Upregulation of microRNA-18b induces phosphatase and tensin homolog to accelerate the migration and invasion abilities of ovarian cancer.

Abstract

Ovarian cancer (OC) is the most common cause of mortality from malignant gynecological cancers. Its lethality is mainly a result of tumors that are difficult to detect at the early stage and a lack of effective systemic therapy for advanced status cancer. MicroRNAs (miRNAs/miRs) are a category of single-stranded non-coding small RNAs that bind to their target mRNAs, and aberrant expression levels of miRNAs may serve key roles in regulating cell migration and invasion of various types of human cancer. Previous studies have demonstrated that miR-18b may function as an oncogene in numerous types of tumors, but its role and molecular mechanism in OC remained unclear.

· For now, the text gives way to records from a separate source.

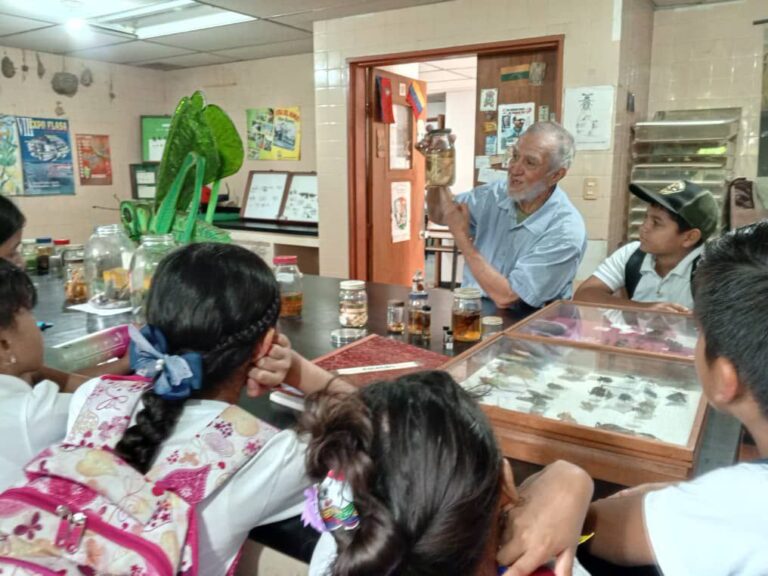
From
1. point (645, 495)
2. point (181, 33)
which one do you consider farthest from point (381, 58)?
point (645, 495)

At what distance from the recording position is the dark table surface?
3.34ft

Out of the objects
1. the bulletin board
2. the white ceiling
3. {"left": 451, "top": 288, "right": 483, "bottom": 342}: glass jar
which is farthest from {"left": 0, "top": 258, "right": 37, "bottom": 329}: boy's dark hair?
the bulletin board

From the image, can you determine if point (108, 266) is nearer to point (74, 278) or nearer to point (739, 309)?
point (74, 278)

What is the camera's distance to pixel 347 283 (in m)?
1.88

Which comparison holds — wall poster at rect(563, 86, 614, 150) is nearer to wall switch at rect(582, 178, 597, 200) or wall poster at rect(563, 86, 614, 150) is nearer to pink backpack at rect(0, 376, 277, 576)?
wall switch at rect(582, 178, 597, 200)

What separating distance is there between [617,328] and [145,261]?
4.53 ft

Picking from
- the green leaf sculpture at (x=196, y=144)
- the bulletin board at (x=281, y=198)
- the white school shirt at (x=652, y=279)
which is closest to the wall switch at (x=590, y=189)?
the white school shirt at (x=652, y=279)

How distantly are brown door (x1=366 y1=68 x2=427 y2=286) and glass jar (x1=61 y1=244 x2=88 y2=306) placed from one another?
2.37m

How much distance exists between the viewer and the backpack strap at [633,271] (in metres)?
2.28

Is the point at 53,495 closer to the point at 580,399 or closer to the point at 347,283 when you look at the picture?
the point at 580,399

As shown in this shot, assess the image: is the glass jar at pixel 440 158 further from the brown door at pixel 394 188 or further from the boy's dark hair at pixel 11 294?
the brown door at pixel 394 188

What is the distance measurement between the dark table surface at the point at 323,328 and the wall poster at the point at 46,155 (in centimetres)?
291

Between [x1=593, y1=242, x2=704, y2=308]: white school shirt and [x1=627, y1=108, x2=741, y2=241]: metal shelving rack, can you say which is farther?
[x1=627, y1=108, x2=741, y2=241]: metal shelving rack

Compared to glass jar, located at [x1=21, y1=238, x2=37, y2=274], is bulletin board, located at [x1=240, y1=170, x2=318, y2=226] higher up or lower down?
higher up
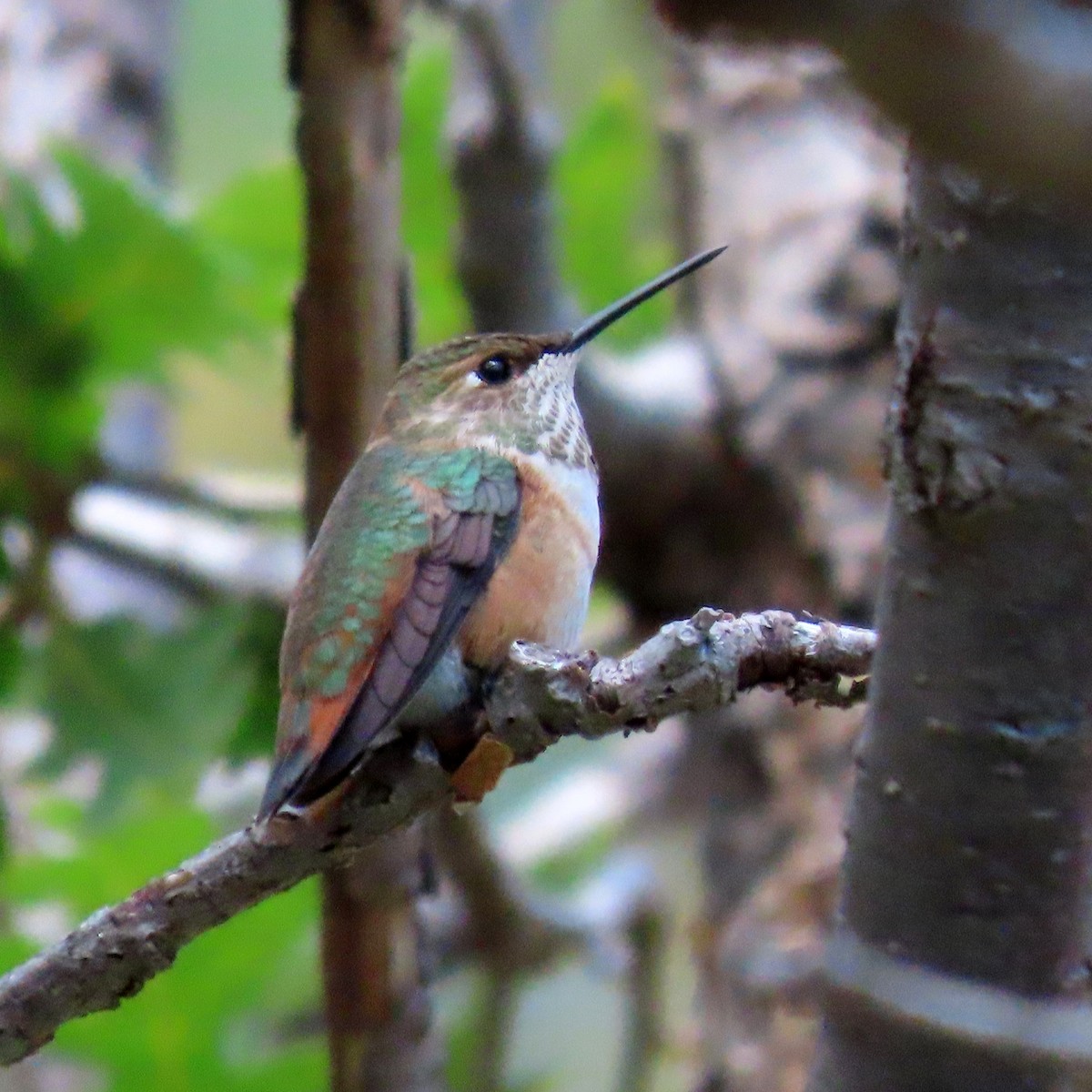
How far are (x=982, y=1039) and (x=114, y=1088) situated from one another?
2.18 m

The present study demonstrated for the first time that miR-18b expression was significantly upregulated in OC tissues and cells. An increased miR-18b expression level was positively associated with tumor grade and lymph node metastasis. An in vitro assay revealed that exogenous inhibition of miR-18b expression may markedly inhibit OC cell migratory and invasive activities, whereas overexpression of miR-18b enhanced cell migratory and invasive abilities. Of note, using in silico methodologies and luciferase reporter assays, it was demonstrated that phosphatase and tensin homolog (PTEN) was a direct target of miR-18b in OC cells. Furthermore, knockdown of miR-18b expression may significantly decrease mRNA and protein expression levels of endogenous PTEN. The results of the present study highlighted that upregulation of miR-18b was involved in OC cell metastasis by directly targeting PTEN. Inhibition of miR-18b may be a novel effective diagnostic and therapeutic measure for OC.